刘栓媳妇躺在山洞里,满头大汗,疼得直叫,王三嫂和几个有经验的妇女围在旁边,手忙脚乱。

李衍挤进去,看了看情况。

胎位正,但产妇太紧张,生不出来。

“嫂子,别怕。”

他蹲下,握住刘栓媳妇的手:“听我的,深呼吸,使劲的时候再使劲。”

刘栓媳妇喘着气,点点头。

李衍教她调整呼吸,教她用力的时机,王三嫂在旁边帮忙,用热水擦洗。

折腾了一个多时辰,终于,一声婴儿的啼哭响起。

“生了!生了!”王三嫂惊喜地喊。

是个男孩,皱巴巴的,红通通的,哭得响亮。

刘栓媳妇虚脱地躺下,但脸上全是笑。

刘栓冲进来,跪在床边,看着那个小东西,眼泪哗哗地流。

“俺……俺当爹了……”

李衍抱着孩子,轻轻擦了擦他身上的血迹,用准备好的软布包好,递给刘栓媳妇。

“好好养着,是个壮实的小子。”

刘栓媳妇接过孩子,眼泪也流下来了。

消息传开,整个村子都沸腾了。

这是逃难以来出生的第一个孩子,是这个山谷里的第一个新生儿。

老刘头来看,笑得合不拢嘴:“好!好!俺们村人丁兴旺!”

张大牛送来一只兔子,说要给产妇补身子,李二狗他娘送来一篮子鸡蛋,她偷偷养了几只鸡,用野菜喂着,居然下蛋了。

王三嫂主动说,以后帮刘栓媳妇带孩子。

李衍站在人群外面,看着那个孩子,心里突然涌起一个念头。

三百年了。

他活了三百多年,见证了多少朝代的兴衰,见证了多少人的生死。

但这个孩子,是他在这个时代,亲眼看着出生的第一个生命。

就像一颗种子,播进土里,生根发芽。

他会长大,会娶妻生子,会老去,会死去。

但他的孩子,他孩子的孩子,会一代代传下去。

就像那些种子,一代代选育,一代代改良,生生不息。

李衍转身,走出山洞。

外面,阳光正好。

山坡上,新开的地里,苗正绿着。

远处,溪水潺潺,鸟鸣声声。

他深吸一口气,笑了。

这样的日子,真好。

刘栓媳妇生了个儿子的消息,像春风一样传遍了整个山谷。

第二天一早,就有人陆续来看。

王三嫂早就忙开了,烧热水、洗尿布、熬小米粥,进进出出脚不沾地。

李衍坐在洞口,看着这热闹的场面,嘴角挂着笑。

老刘头从洞里出来,在他旁边坐下,掏出旱烟袋点了一锅。

“李郎中,这孩子是你接生的,你给取个名吧。”

李衍一愣:“我取?”

“你是俺们村的主心骨,你不取谁取?”

李衍想了想:“按规矩,该让爷爷取,刘大爷,您是长辈,您取。”

老刘头摆摆手:“老汉没文化,取不出好名,你懂的多,取个吉利的。”

李衍看向洞里。刘栓正蹲在媳妇床边,傻呵呵地看着那个皱巴巴的小东西,那眼神,就像看着世间最珍贵的宝贝。

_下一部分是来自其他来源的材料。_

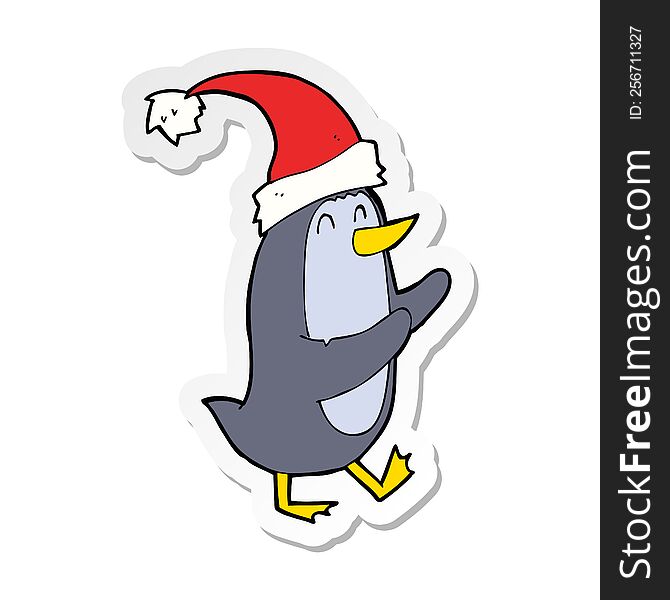 Sticker Of A Cartoon Christmas Penguin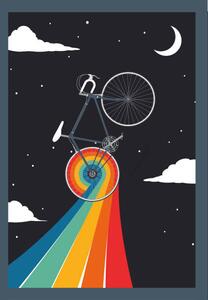 Ilustracja cycling to the moon, martinwimmer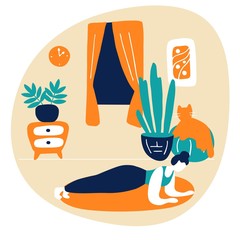 Young woman doing plank. Sports workout, gymnastic exercise at home. Flat vector illustration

他想起这个孩子出生时的样子,小小的,红红的,哭声响亮。

“叫刘望吧。”李衍说。

“刘望?”老刘头咂摸着这名字,“啥意思?”

“盼望的望。”李衍说,“咱们逃难到这山里,盼着活下去,盼着好日子,这孩子出生,是咱们盼来的希望。”

老刘头眼睛亮了:“好!好名字!”

他站起身,冲洞里喊:“栓子!李郎中给你儿子取名了,叫刘望!盼望的望!”

刘栓从洞里探出头,满脸笑:“刘望?好!俺儿子叫刘望!”

洞里传来婴儿细细的哭声,像是在回应这个名字。

李衍看着那洞口,心里涌起一种奇怪的感觉。

三百年前,他也给别人取过名。那时候是赵云的儿子赵统,后来赵统成了他的学生,跟着他学医,最后老死在襄阳。

那些人都走了。

但这个孩子,会在这个时代,好好活下去。